Text =
|---|

Posted by "Edward J. Yoon" <ed...@apache.org>.
I'll commit that patch. Then, we have to remove of the size limit of
tasks per groom and test. (Recently, I'm learning maven :P)

TRUNK can be improved or reverted back anytime if there's some problem.

On Tue, Jul 12, 2011 at 2:43 PM, Thomas Jungblut
<th...@googlemail.com> wrote:
> BTW, I think, I have to split task into smaller tasks.
>>
> It would be great if you can do this, I'd really like to do some tasks. But
> I don't want to force you to merge everything together, since you've already
> made a lot in your patch.
>
>
> 2011/7/12 Edward J. Yoon <ed...@apache.org>:
>> It's not a problem if they use different port numbers.
>>
>> This is good discussion.
>>
>> BTW, I think, I have to split task into smaller tasks.
>>
>> Sent from my iPad
>>
>> On Jul 11, 2011, at 6:06 PM, "ChiaHung Lin" <ch...@nuk.edu.tw> wrote:
>>
>>> A bit more questions.
>>>
>>> Suppose the BSPPeer1, on GroomServer A, talks to BSPPeer7 at GroomServer
> C. Now when BSPPeer2, also on GroomServer A, wants to synchronize with
> BSPPeer8. How will GroomServer C know which peer (e.g. {7,8,9}) to be
> synchronized with BSPPeer2 from GroomServer A?

|---|

Data extract =
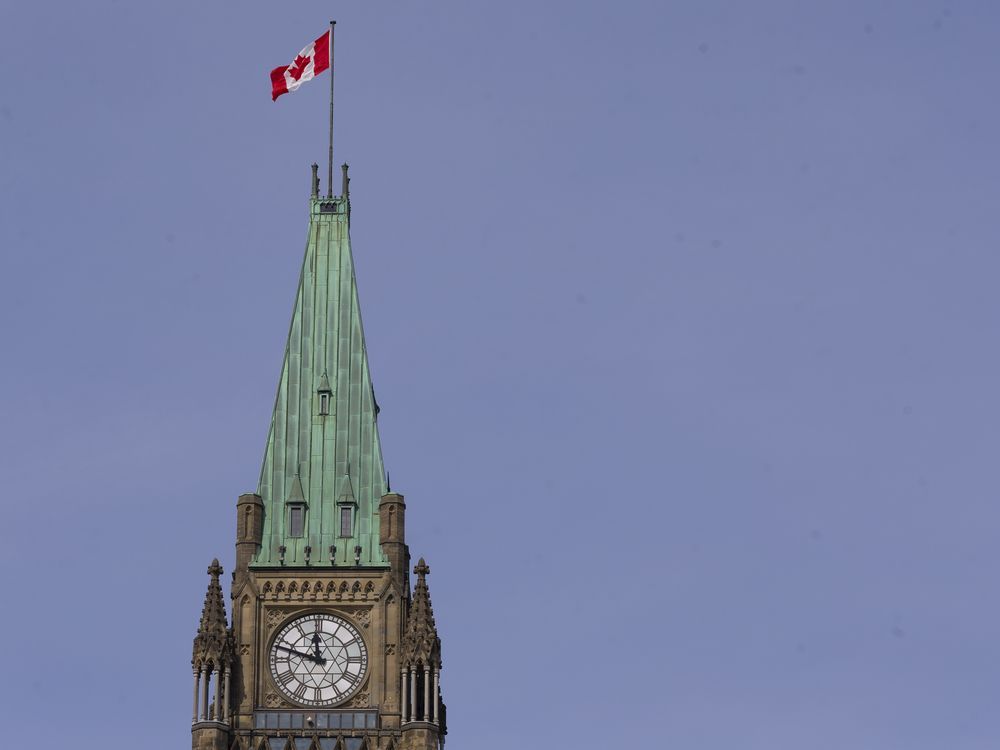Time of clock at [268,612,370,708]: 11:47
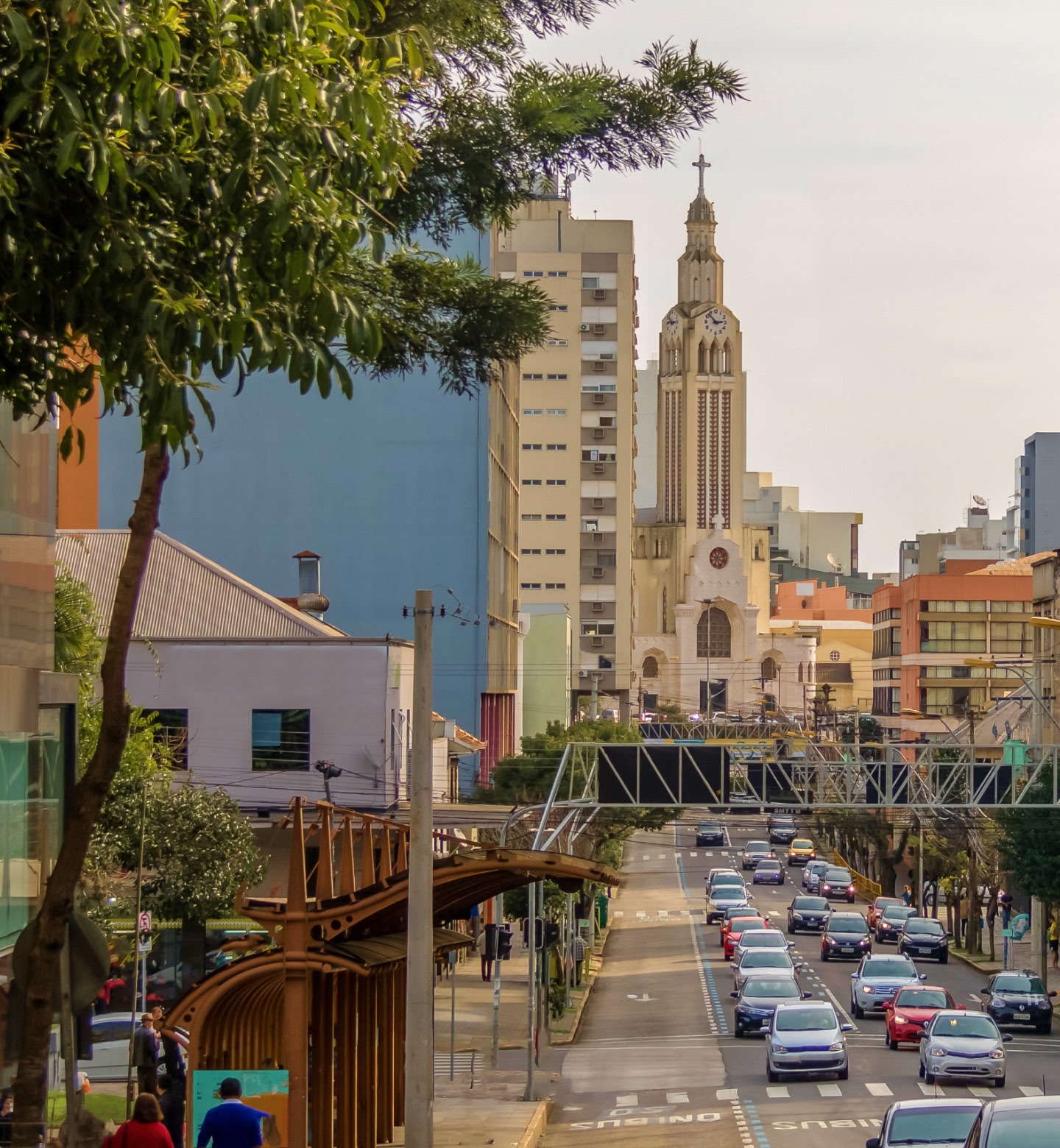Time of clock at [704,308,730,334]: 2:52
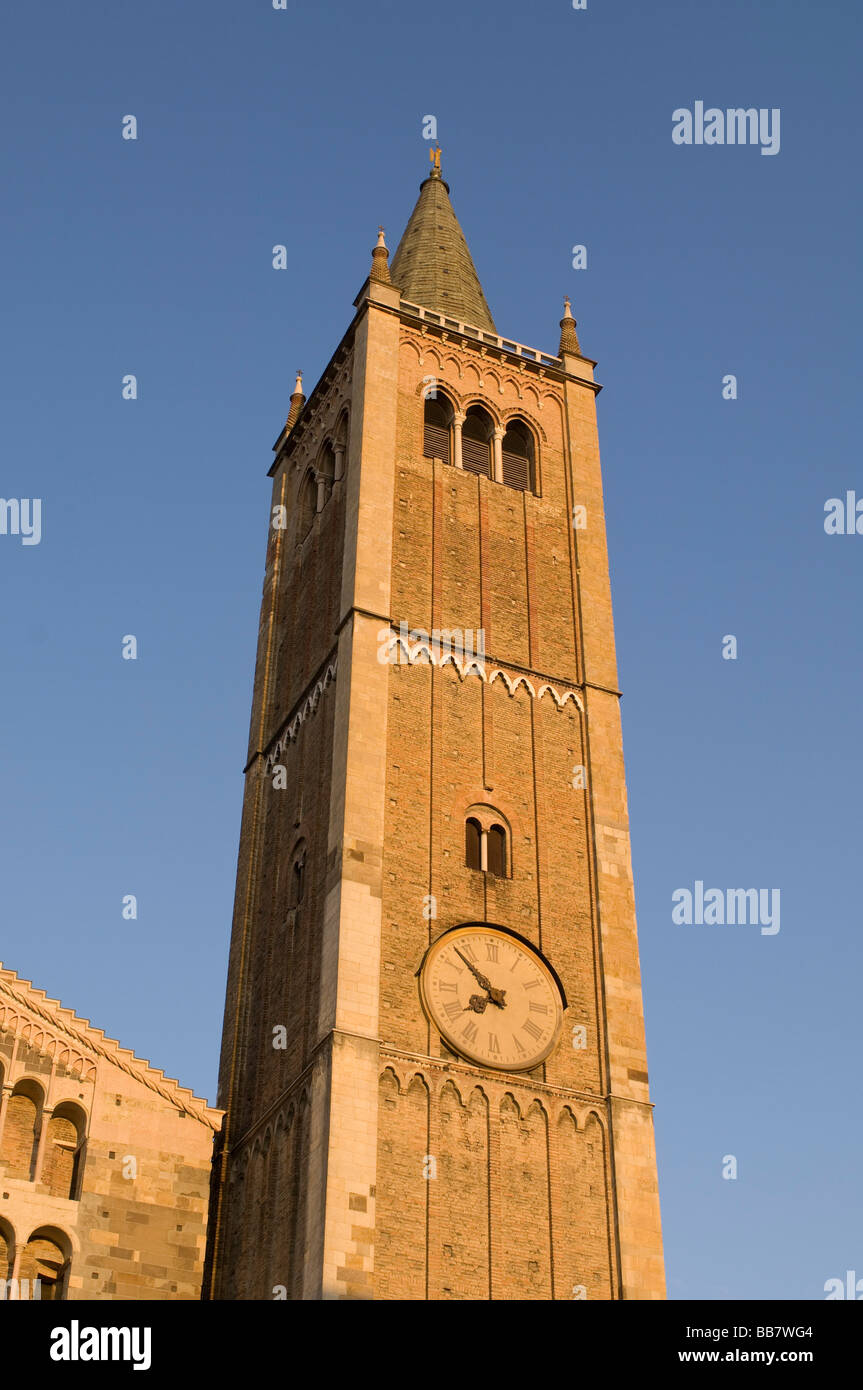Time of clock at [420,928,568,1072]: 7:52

|---|

What you will do =
1) According to the email thread, what has Edward J. Yoon recently been learning?
2) Reproduce the email thread between "I'll commit that" and "there's some problem.", inclusive.
3) Carry on the email thread about peer synchronization across GroomServers from the point where it stops.

Expected answers =
1) Maven.

2)
I'll commit that patch. Then, we have to remove of the size limit of
tasks per groom and test. (Recently, I'm learning maven :P)

TRUNK can be improved or reverted back anytime if there's some problem.

3)
>>>
>>> The current implementation in trunk seems only identify peerName, which
> consists of host:port value. Therefore, during the sync() stage, the
> outgoingqueue probably would be confused which task/ BSPPeer the message to
> be deliver. This potentially might have issue when performing checkpoint.
> For checkpointing, the state e.g an incoming message is needed to be saved
> to persistent storage so that in the recovery stage, previous state can be
> rollback.
>>>
>>>
>>> -----Original message-----
>>> From:Edward J. Yoon <ed...@apache.org>
>>> To:hama-dev@incubator.apache.org,chl501@nuk.edu.tw
>>> Date:Fri, 8 Jul 2011 17:51:05 +0900
>>> Subject:Re: About HAMA-410
>>>
>>> Hi,
>>>
>>> Let's assume that BSPPeer1 send a message to BSPPeer7.
>>>
>>> Currently, BSPPeer1 send a message to GroomServerA first, and then
>>> GroomServerA send to GroomServerC. Finally, BSPPeer7 will receive that
>>> message from GroomServerC.
>>>
>>>> From the GroomServer source, it seems that BSPPeer and Task perform
> different roles where Task takes responsibility of task execution and
> BSPPeer in communication (sync, send). What's the benefit of mering two
> different roles into one?
>>>
>>> So again, the communication will be occurred among Invoked (child)
>>> processes directly. BSPPeer1 <-> BSPPeer7.
>>>
>>> P.S., The reason why we don't use the multi-threads inside
>>> GroomServer, is related with killing job/task.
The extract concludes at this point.